Dúvidas, inquietações, provocações, amores, afectos e risos.

Março 18, 2012

Leitura para esta semana: o matemático ministro da Educação chumba a... matemática

Miguel Marujo

Nuno Crato é professor catedrático de Matemática e Estatística. É, também, desde junho passado, ministro da Educação e do Ensino Superior. Pasme-se pois:

 

"(...) As primeiras informações dadas por Nuno Crato à Assembleia da República, e repetidas acriticamente pela comunicação social, foram estas: "houve uma subida de custos muito grande". E precisou: a derrapagem de custo por escola intervencionada seria de 447%. (...)

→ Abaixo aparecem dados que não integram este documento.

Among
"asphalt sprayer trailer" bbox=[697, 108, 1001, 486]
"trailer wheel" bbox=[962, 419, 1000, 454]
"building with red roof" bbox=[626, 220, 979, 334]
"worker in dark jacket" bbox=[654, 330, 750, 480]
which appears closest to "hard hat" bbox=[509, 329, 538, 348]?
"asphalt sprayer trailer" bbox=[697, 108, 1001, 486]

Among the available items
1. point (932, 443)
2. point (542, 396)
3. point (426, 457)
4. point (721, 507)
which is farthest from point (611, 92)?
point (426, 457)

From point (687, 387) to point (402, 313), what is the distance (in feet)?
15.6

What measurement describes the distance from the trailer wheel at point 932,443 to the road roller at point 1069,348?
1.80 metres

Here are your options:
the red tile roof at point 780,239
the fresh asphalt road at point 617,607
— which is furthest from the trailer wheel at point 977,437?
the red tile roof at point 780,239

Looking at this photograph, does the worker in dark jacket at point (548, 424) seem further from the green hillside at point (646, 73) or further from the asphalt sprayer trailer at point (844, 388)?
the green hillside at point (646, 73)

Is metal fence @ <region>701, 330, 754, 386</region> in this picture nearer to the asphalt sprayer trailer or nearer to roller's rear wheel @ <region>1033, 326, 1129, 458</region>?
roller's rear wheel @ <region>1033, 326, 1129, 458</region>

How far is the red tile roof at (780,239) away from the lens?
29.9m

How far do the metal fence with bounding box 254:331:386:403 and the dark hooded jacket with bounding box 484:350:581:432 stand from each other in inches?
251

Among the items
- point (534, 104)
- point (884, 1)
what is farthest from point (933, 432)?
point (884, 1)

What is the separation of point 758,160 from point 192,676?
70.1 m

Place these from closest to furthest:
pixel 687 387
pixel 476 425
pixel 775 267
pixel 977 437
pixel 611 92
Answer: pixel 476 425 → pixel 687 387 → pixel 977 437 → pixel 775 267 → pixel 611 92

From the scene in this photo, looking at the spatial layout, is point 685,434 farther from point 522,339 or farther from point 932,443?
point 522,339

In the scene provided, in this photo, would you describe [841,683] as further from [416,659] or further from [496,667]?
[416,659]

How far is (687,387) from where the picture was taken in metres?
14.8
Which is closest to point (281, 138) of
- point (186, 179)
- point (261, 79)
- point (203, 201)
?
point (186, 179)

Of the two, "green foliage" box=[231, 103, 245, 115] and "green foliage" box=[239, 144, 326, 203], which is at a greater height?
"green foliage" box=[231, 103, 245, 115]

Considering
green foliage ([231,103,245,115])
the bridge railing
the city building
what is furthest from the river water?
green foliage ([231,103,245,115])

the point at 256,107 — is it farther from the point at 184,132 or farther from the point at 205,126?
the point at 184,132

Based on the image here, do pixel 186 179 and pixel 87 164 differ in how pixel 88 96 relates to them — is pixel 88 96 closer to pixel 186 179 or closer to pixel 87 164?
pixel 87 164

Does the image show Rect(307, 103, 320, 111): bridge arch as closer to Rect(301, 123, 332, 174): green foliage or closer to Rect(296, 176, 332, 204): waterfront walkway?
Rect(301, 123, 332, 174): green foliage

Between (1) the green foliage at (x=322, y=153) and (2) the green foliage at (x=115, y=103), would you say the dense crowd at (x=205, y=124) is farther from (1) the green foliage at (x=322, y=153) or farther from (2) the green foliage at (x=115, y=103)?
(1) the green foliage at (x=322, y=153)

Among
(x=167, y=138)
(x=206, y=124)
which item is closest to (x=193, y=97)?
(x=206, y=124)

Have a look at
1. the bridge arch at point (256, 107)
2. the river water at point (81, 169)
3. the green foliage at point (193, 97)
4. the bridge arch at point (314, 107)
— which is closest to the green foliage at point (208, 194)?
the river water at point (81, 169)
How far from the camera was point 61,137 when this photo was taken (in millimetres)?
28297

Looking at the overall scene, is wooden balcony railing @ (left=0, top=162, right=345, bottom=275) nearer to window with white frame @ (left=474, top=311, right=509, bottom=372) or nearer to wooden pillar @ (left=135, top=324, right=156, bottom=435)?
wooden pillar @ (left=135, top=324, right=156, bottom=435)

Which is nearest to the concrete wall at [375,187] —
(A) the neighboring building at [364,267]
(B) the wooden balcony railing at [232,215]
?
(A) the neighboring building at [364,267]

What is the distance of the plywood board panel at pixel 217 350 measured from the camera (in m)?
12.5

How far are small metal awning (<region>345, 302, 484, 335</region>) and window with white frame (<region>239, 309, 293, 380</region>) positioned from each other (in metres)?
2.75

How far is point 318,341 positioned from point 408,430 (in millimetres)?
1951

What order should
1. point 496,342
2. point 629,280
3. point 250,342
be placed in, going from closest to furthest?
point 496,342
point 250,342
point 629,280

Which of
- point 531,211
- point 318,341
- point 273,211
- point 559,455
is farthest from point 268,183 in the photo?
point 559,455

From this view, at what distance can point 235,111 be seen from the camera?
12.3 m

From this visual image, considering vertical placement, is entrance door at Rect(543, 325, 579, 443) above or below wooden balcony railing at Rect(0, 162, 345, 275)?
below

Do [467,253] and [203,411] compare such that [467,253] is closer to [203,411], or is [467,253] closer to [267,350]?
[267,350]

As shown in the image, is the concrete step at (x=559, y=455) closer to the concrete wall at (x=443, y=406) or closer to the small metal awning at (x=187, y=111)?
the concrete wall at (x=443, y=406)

Quando finalmente tivemos acesso ao relatório o desvio era, afinal, de 66% de investimento por escola (está, preto no branco, no relatório em causa) que, segundo a IGF, "foi essencialmente devido ao aumento de área de construção por escola". O investimento médio por aluno aumentou 9,4% e o investimento médio por m2 aumentou 3,1% em relação ao inicialmente previsto (...).

A derrapagem de custos das obras em relação ao valor contratado variou, nas escolas analisadas pela IGF, entre os 0,6% e os 6,7%. (...)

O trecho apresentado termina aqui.